1. INTRODUCTION
Gabapentinoids are top selling drugs globally. In 2018, gabapentin became the 6th most commonly prescribed medication in the US, increasing from 39 million scripts in 2012 to 67 million scripts in 2018.(1, 2) In Australia, pregabalin prescribing increased eight fold between 2012 and 2018. (3) However, the global increase in gabapentinoid prescribing has been associated with subsequent increases in the harms including misuse of these drugs. Recently, gabapentinoids have been increasingly prescribed by physicians for several “off-label” uses, such as low back pain and sciatica. (4, 5) Whilst this escalation in off-label prescribing may, in part, have been in response to the challenges of the opioid epidemic and the subsequent push towards using non-opioid alternatives for pain management, (2, 4, 6) recent studies have found limited evidence supporting these off-label uses and demonstrated gabapentinoids to be no more efficacious than placebo. (4, 5, 7, 8)
The emerging issue of gabapentinoid misuse is recognised across several countries, including North America and in Europe. (9-11) In Australia, one in seven Australians prescribed pregabalin are considered at being at high risk of misuse. (12) Since its listing on the subsidised list of medicines in Australia (Pharmaceutical Benefits Scheme) in 2013, pregabalin-associated deaths have increased by 57.8% per year, highlighting the rapidly increasing harms associated with the increased prescribing trends. (12) Some people who purposively take higher than recommended doses do so to experience sedation, euphoric effects, disassociation, analgesia and to potentiate the effects of other substances (e.g. opioids). (2) Concomitant consumption of gabapentinoids with other central nervous system depressants (e.g. benzodiazepines) and opioid analgesics significantly increases adverse events, such as respiratory depression and mortality. (2, 13) Moreover, gabapentinoid use has also been associated with increased risks of suicidal ideation and behaviour, particularly within adolescents and young adults (15-24 years) and women. (14-16) Furthermore, physical dependence, tolerance and withdrawal from gabapentinoids have been well documented at both recommended dosages and supratherapeutic dosages. (2, 14, 17, 18)
In cases where a drug is no longer needed or is associated with more harms than benefits, the medicine should cease (or reduce in dose).
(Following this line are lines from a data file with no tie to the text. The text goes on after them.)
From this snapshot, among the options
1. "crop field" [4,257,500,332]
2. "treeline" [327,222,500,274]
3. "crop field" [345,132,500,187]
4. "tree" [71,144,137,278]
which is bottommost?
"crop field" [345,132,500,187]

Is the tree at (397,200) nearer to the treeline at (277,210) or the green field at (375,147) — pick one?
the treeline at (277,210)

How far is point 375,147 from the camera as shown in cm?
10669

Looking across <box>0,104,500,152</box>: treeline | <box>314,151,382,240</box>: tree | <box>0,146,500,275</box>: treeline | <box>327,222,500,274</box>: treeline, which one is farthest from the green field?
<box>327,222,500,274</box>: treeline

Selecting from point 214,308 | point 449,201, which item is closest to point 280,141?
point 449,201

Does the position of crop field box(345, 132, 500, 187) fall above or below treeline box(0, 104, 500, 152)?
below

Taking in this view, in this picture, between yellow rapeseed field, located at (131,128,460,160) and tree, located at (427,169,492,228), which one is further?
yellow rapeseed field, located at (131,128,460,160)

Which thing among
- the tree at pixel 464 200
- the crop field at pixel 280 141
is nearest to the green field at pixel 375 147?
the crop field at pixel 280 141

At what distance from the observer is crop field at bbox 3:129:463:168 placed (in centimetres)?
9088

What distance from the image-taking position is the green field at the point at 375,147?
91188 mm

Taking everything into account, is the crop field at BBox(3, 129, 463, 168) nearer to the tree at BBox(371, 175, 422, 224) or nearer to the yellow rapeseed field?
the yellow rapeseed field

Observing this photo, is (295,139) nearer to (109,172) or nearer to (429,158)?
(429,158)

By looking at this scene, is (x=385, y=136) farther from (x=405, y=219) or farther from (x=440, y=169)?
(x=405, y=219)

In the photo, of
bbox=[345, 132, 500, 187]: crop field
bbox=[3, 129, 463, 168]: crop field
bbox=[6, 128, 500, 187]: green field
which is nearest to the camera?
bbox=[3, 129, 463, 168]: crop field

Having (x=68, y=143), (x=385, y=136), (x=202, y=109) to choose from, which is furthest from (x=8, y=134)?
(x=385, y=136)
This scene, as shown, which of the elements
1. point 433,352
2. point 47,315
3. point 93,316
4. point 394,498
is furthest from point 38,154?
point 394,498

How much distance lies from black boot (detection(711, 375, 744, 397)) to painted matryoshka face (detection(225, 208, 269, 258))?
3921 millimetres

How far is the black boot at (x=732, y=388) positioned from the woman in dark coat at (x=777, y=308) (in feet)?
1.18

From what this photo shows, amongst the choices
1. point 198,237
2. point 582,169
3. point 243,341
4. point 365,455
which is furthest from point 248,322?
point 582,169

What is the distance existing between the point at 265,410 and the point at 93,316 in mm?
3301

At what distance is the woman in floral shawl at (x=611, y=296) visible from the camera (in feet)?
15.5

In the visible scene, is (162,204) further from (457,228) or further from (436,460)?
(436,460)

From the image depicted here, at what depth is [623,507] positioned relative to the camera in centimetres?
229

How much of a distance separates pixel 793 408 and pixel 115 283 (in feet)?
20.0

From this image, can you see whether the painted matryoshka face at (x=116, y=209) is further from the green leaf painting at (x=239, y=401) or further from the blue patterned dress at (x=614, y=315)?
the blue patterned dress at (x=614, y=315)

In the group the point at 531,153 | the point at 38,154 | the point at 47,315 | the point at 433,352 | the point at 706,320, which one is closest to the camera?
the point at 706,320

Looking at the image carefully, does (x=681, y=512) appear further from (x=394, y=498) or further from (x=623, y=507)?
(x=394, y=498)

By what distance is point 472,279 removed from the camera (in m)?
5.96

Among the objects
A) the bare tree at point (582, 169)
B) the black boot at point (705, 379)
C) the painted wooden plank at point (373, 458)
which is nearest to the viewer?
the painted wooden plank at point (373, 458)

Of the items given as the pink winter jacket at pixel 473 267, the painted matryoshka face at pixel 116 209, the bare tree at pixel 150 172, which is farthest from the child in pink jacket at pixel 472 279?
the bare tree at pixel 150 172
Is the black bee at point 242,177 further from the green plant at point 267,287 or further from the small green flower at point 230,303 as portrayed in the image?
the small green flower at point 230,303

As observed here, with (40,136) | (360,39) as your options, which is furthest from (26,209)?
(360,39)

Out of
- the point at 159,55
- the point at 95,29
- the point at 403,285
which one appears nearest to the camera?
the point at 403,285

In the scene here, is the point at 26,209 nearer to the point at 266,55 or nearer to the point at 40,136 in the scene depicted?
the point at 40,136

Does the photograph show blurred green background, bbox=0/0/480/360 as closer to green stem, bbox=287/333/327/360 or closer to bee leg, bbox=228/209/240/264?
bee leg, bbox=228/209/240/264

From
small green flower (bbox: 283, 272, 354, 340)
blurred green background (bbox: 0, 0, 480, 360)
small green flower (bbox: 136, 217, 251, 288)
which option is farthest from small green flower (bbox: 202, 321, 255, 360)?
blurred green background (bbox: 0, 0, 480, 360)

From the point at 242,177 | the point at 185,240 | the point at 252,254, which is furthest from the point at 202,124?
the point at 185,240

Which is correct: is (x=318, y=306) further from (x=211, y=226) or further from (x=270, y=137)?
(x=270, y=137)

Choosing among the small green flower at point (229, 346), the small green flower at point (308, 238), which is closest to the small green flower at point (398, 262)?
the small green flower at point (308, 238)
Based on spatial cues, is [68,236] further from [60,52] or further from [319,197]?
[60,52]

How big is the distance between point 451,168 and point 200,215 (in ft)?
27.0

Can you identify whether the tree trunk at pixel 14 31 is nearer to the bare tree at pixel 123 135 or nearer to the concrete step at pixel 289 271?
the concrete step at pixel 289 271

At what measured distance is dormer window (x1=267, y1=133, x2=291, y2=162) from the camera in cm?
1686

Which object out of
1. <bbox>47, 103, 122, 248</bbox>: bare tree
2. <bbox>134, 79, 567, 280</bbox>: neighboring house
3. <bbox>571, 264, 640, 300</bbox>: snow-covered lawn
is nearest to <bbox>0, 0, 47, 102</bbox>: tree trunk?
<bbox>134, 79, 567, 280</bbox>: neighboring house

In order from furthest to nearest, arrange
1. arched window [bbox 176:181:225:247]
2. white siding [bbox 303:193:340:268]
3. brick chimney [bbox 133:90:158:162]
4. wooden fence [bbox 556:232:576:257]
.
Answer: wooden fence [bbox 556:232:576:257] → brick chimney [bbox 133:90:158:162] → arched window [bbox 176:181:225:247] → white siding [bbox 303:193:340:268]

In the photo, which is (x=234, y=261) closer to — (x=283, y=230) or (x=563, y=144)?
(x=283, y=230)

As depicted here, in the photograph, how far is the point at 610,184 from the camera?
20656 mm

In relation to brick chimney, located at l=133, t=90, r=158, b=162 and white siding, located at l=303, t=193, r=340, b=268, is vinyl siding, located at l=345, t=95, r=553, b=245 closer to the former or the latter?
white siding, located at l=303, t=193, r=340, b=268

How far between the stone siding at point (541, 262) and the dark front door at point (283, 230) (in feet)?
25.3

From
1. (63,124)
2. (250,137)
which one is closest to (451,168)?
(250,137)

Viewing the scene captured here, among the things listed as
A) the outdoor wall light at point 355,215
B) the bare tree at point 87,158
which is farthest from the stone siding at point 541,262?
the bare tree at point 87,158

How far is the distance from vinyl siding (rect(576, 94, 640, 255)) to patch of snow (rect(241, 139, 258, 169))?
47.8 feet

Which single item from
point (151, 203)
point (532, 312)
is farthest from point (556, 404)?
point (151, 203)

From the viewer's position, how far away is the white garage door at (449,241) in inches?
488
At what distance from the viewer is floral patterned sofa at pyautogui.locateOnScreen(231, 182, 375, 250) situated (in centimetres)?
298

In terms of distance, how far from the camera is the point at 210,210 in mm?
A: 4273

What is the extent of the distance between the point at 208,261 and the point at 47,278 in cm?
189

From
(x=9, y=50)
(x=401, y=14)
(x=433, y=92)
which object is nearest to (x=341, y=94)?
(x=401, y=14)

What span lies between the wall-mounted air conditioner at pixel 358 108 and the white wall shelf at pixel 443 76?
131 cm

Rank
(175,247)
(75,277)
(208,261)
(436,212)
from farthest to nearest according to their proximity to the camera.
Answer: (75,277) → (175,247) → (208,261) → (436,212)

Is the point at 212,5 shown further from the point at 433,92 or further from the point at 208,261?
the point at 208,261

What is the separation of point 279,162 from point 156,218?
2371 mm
Deprescribing is the complex process of tapering or ceasing unnecessary medication, aimed at improving patient outcomes. (19) Deprescribing is most often indicated when the potential harms of a drug begin to outweigh the existing or potential benefits of continued treatment and is often prompted by the emergence of new adverse events, increase in the number of medicines being taken, or changing treatment priorities. (19, 20) Whilst prescribing a new medication is a relatively simple and often a well-received process, how and when to consider deprescribing can be more complicated. More so, deprescribing a medication that has a high risk of dependence, misuse and withdrawal can be an even more difficult task. Currently, there is no consensus on the best method to deprescribe gabapentinoids.
It is essential that clinicians have access to current evidence supporting the safe cessation of gabapentinoids. In order to deprescribe successfully, prescribers can be guided by strategies that have proved to be effective in the past. There is a clear lack of robust evidence in the literature surrounding tapering or ceasing gabapentinoid therapy. Previous research in deprescribing has been in other populations. For example, in older people or people living with dementia, or those prescribed a specific drug class, such as anticholinergics or opioid analgesics. (21-24) Thus, there is fundamental need and clinical value to investigate what strategies are effective to deprescribe gabapentinoids. Therefore, this review aimed to investigate the types and nature of previous gabapentinoid deprescribing interventions in adults, either in reducing gabapentinoid use (i.e. dose reduction/cessation) or the prescribing of gabapentinoids.